— begin Dataset records —

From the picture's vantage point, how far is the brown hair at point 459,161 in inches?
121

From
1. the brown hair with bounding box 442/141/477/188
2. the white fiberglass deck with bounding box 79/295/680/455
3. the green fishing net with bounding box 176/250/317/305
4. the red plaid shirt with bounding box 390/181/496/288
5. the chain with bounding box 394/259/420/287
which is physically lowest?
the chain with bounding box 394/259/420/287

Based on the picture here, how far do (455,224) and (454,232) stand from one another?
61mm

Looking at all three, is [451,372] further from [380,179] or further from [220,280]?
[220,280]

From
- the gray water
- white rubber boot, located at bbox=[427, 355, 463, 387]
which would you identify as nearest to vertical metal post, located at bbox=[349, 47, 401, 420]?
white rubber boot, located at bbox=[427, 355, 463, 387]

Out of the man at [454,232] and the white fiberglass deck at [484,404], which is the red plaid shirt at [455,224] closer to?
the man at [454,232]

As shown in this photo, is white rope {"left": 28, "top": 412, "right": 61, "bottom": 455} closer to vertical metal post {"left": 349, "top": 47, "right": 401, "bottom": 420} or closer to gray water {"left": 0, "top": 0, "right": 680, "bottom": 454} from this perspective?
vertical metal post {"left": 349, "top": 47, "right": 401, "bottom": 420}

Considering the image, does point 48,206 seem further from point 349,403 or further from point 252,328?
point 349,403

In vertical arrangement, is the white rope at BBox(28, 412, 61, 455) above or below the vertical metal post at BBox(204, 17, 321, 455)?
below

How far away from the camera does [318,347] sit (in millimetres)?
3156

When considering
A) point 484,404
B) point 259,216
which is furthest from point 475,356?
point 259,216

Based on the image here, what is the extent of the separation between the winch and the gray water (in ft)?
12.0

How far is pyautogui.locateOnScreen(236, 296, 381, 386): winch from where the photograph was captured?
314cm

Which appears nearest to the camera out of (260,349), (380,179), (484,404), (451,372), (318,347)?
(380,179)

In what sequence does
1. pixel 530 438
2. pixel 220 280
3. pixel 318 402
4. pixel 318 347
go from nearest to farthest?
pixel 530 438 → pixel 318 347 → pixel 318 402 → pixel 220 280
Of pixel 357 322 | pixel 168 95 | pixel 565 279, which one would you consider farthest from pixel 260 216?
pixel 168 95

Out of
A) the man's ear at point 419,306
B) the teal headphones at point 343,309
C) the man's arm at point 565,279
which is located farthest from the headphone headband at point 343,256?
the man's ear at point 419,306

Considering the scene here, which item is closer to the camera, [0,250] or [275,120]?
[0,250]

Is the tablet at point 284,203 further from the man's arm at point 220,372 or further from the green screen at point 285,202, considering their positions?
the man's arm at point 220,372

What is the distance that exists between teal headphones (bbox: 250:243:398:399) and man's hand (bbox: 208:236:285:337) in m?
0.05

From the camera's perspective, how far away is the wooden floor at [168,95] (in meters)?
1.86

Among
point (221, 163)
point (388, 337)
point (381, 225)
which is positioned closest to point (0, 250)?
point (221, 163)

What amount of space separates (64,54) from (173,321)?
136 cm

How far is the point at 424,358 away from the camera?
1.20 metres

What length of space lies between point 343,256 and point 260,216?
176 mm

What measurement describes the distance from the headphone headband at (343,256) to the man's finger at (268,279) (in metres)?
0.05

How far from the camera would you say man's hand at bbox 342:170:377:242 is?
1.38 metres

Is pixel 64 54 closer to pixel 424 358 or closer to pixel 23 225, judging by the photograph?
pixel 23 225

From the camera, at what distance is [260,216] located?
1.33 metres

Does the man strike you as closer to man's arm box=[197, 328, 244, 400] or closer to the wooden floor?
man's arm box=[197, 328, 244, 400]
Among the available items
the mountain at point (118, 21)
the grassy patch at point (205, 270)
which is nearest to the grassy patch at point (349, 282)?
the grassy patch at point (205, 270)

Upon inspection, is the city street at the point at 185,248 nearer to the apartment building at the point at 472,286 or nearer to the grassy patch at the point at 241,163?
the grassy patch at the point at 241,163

— end Dataset records —

Output only the lines running from the line with "Of pixel 357" through the final line of the data, inclusive.

> _Right answer_
Of pixel 357 322 | pixel 168 95 | pixel 565 279, which one would you consider farthest from pixel 260 216?
pixel 168 95

Out of
A) the man's ear at point 419,306
B) the teal headphones at point 343,309
C) the man's arm at point 565,279
which is located farthest from the headphone headband at point 343,256?
the man's ear at point 419,306

Considering the scene here, which item is closer to the camera, [0,250] or [275,120]?
[0,250]

Is the tablet at point 284,203 further from the man's arm at point 220,372 or further from the green screen at point 285,202, considering their positions?
the man's arm at point 220,372

What is the distance that exists between teal headphones (bbox: 250:243:398:399) and man's hand (bbox: 208:236:285:337) in m?
0.05

From the camera's perspective, how far away is the wooden floor at [168,95] (in meters)?
1.86

Among
point (221, 163)
point (388, 337)
point (381, 225)
which is positioned closest to point (0, 250)?
point (221, 163)

What amount of space separates (64,54) from (173,321)?
136 cm

How far is the point at 424,358 away from the camera?
1.20 metres

What length of space lies between point 343,256 and point 260,216?
176 mm

What measurement describes the distance from the headphone headband at (343,256) to the man's finger at (268,279) (in metres)?
0.05

How far from the camera would you say man's hand at bbox 342:170:377:242 is?
1.38 metres

Is pixel 64 54 closer to pixel 424 358 or closer to pixel 23 225, judging by the photograph?
pixel 23 225

From the camera, at what distance is [260,216] located?
1.33 metres

Does the man strike you as closer to man's arm box=[197, 328, 244, 400] or closer to the wooden floor?
man's arm box=[197, 328, 244, 400]
Among the available items
the mountain at point (118, 21)
the grassy patch at point (205, 270)
which is nearest to the grassy patch at point (349, 282)?
the grassy patch at point (205, 270)

Upon inspection, is the city street at the point at 185,248 nearer to the apartment building at the point at 472,286 or nearer to the grassy patch at the point at 241,163?
the grassy patch at the point at 241,163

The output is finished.